Simon J Potter
Research interests
My research focuses on British imperial history and on media history, including the history of newspapers and the periodical press, radio broadcasting, and television. I seek to bring research in these different fields together, to reveal the connections between empire and the mass media during the nineteenth and twentieth centuries.
I am currently leading a Leverhulme Trust International Research Network 'Connecting the Wireless World: Writing Global Radio History' (running 2016-2019) bringing together a group of scholars from around the world to think about global perspectives on the history of international broadcasting. In parallel with this, I am working on early British initiatives in global radio broadcasting in the 1920s and 1930s. I'm interested in exploring transnational perspectives on British broadcasting, the impact of radio on global news flows, the history of listening and audience responses, and in piecing together the incomplete record of past programmes broadcast for international listeners.
I am also currently developing a project on the history of press freedom and regulation in Britain and the British empire.
My earlier research examined the role played by newspapers and news agencies in linking up the component parts of the ‘British world’ (Britain, Canada, Australia, New Zealand and South Africa) in the late nineteenth and early twentieth centuries. More recently, I have written on the role of the BBC in building and strengthening imperial connections since 1922, and the BBC's response to the decline of the British world after the Second World War.
I have also published on the wider historiography of the British empire and the British world.
Research Supervision
I have supervised a number of PhD students through to successful completion and have considerable experience of examining PhD theses at Bristol and at other universities.
I welcome research proposals on the political and cultural history of the British empire, particularly on the 'metropolitan' history of British imperial policy-making and the history of Britain's relationship with the 'British World', notably Canada, Australia, New Zealand, and South Africa. I am currently supervising a cluster of PhD projects on the British imperial presence in Greece and Cyprus, and developing an interest in the history of the British link with Hong Kong.

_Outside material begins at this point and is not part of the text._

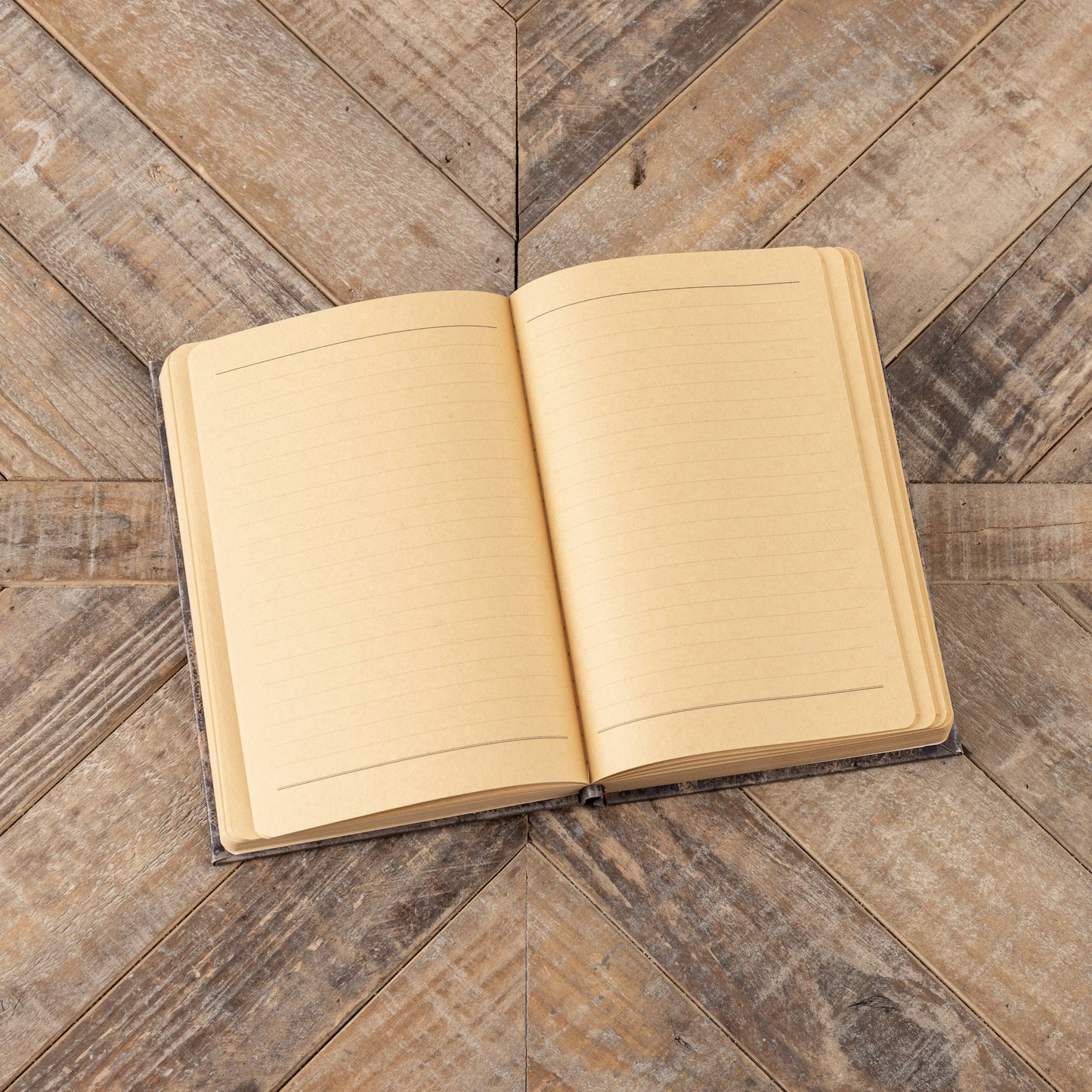 8.5" POEMS JOURNAL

I also welcome research proposals on media history, including the history of newspapers and the periodical press, radio broadcasting, and television.
Please do get in touch if you would like to discuss your research plans or if you would like to talk about applying to the South West and Wales Doctoral Training Programme (SWW DTP) or other sources of funding for research.
Teaching
I teach courses on the history of the British empire and the British world; decolonization; the South African War; global and transnational history; and the mass media and democracy.